Source text:
===

Only the most dedicated followers of this blog are likely to remember this (are there any?), but way back in 2009, I first wrote about resveratrol in an article about supplements for cognitive dysfunction and brain aging in dogs. My conclusion at that time was:
Resveratrol, in short, stands at the juncture of hope, profit and scientific promise — a social phenomenon galloping ahead of research that is undeniably intriguing but very incomplete.
That was followed by several updates on the status of resveratrol, which still didn’t find scientific justification for the hype.
it is a fine example of both the dangers of excessive and premature commitment to a hypothesis and promotion of products based on it as well as of the ultimately self-correcting nature of the scientific process.
supplementation is probably not justified for most people or for our pets
The bottom line here is that we don’t know for certain, but the compound is looking less promising the more we study it.
Since then, I haven’t spent much time checking the evidence base for this compound, but I suspect it is still quite popular, at least based on the fact that it keeps showing up in products, including my wife’s shampoo!
Once I started working in the aging biology field, I found that the story of resveratrol is even more byzantine and disappointing than I had realized. Dr. Brad Stanfield has recently released this video tracing the history of this molecule in the aging field, and it is an excellent example of one of my signature soapbox issues- the dangers of rushing to commercialize a promising but unproven therapy. Sadly, this is still the norm in veterinary medicine, and I am not optimistic we will learn from this example.

===

(Scene geometry reasoning data)
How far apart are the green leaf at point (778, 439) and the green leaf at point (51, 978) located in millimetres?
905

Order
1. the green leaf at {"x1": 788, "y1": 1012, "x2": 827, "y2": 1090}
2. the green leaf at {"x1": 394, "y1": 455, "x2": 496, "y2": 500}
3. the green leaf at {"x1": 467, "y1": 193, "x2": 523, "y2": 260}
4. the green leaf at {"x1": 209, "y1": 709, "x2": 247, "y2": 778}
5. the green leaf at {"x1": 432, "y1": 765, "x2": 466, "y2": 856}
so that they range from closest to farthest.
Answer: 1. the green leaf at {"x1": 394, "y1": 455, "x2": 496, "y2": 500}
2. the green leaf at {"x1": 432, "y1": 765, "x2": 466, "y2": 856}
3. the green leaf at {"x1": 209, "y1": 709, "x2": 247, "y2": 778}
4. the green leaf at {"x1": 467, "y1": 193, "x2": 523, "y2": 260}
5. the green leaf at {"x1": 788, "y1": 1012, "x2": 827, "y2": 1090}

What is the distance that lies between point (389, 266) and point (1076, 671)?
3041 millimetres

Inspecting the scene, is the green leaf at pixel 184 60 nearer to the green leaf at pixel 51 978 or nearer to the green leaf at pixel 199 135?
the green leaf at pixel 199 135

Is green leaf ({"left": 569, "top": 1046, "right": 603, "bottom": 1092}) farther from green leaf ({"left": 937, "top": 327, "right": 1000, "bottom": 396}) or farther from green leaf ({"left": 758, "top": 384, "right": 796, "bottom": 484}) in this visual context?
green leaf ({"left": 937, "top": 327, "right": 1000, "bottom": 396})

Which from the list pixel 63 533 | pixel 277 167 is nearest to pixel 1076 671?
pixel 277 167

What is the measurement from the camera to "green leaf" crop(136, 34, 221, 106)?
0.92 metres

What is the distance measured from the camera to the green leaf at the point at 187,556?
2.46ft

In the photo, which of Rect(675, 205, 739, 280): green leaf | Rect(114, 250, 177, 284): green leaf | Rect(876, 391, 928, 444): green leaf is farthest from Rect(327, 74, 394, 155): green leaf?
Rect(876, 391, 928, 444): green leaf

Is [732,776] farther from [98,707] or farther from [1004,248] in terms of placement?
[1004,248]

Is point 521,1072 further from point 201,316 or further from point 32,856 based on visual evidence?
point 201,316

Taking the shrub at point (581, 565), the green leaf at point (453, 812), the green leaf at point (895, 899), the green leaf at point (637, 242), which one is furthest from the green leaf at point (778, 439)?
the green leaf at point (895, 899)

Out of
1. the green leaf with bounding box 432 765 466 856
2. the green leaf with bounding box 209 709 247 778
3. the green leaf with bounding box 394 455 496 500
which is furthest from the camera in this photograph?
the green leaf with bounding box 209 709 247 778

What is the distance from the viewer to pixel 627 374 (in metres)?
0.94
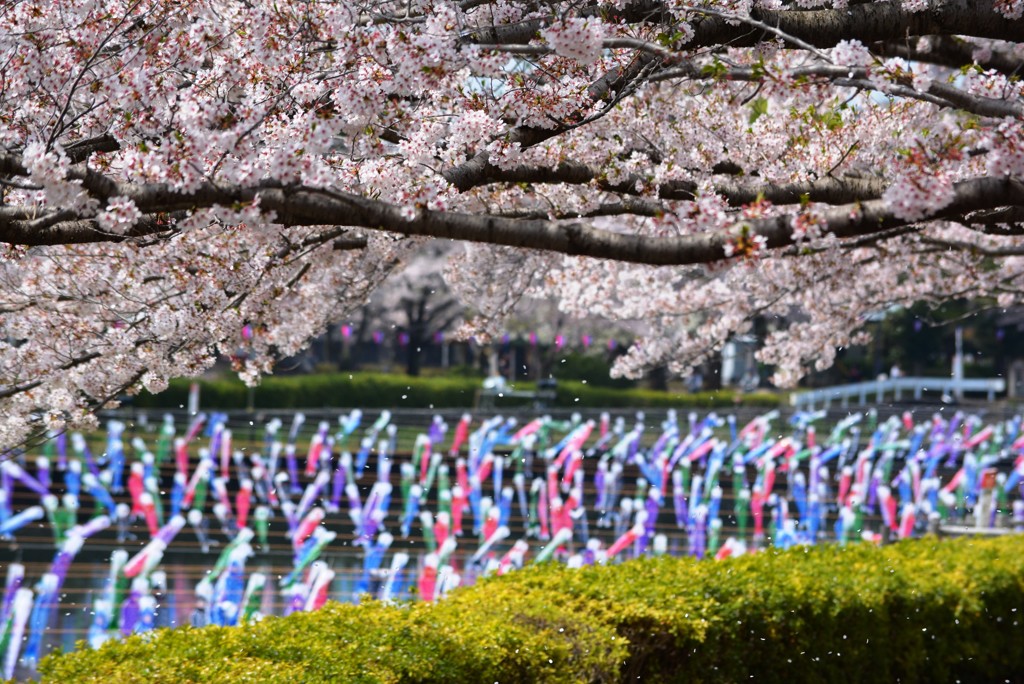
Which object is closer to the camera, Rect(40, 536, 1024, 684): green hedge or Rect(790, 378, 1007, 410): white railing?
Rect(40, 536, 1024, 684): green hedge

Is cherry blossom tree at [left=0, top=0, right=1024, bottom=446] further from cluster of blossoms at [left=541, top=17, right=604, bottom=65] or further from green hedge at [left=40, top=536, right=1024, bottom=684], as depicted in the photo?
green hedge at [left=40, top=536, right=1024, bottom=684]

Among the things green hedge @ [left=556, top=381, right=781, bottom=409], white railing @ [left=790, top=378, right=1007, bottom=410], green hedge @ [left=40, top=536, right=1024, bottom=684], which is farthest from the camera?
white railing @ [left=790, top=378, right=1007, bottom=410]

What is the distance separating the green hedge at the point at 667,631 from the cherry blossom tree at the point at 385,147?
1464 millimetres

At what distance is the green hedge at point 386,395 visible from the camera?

===

List of tasks:
- a) In the resveratrol blog post, swap "hypothesis" for "theory" in the stretch from "That was followed" through "we study it.".
- b) In what year did the resveratrol blog post's writer first write about resveratrol?
- c) Do these statements agree with the resveratrol blog post? Answer yes or no for each, quoting the deciding words.
(i) Resveratrol has turned up in the writer's wife's shampoo.
(ii) The writer expects veterinary medicine to learn from this example.
(iii) The writer's first article on resveratrol was about supplements for joint health in dogs.

Answers to the tasks:
- a)
That was followed by several updates on the status of resveratrol, which still didn’t find scientific justification for the hype.
it is a fine example of both the dangers of excessive and premature commitment to a theory and promotion of products based on it as well as of the ultimately self-correcting nature of the scientific process.
supplementation is probably not justified for most people or for our pets
The bottom line here is that we don’t know for certain, but the compound is looking less promising the more we study it.

- b) 2009

- c)
(i) Yes: "it keeps showing up in products, including my wife’s shampoo!"
(ii) No: "I am not optimistic we will learn from this example."
(iii) No: "an article about supplements for cognitive dysfunction and brain aging in dogs"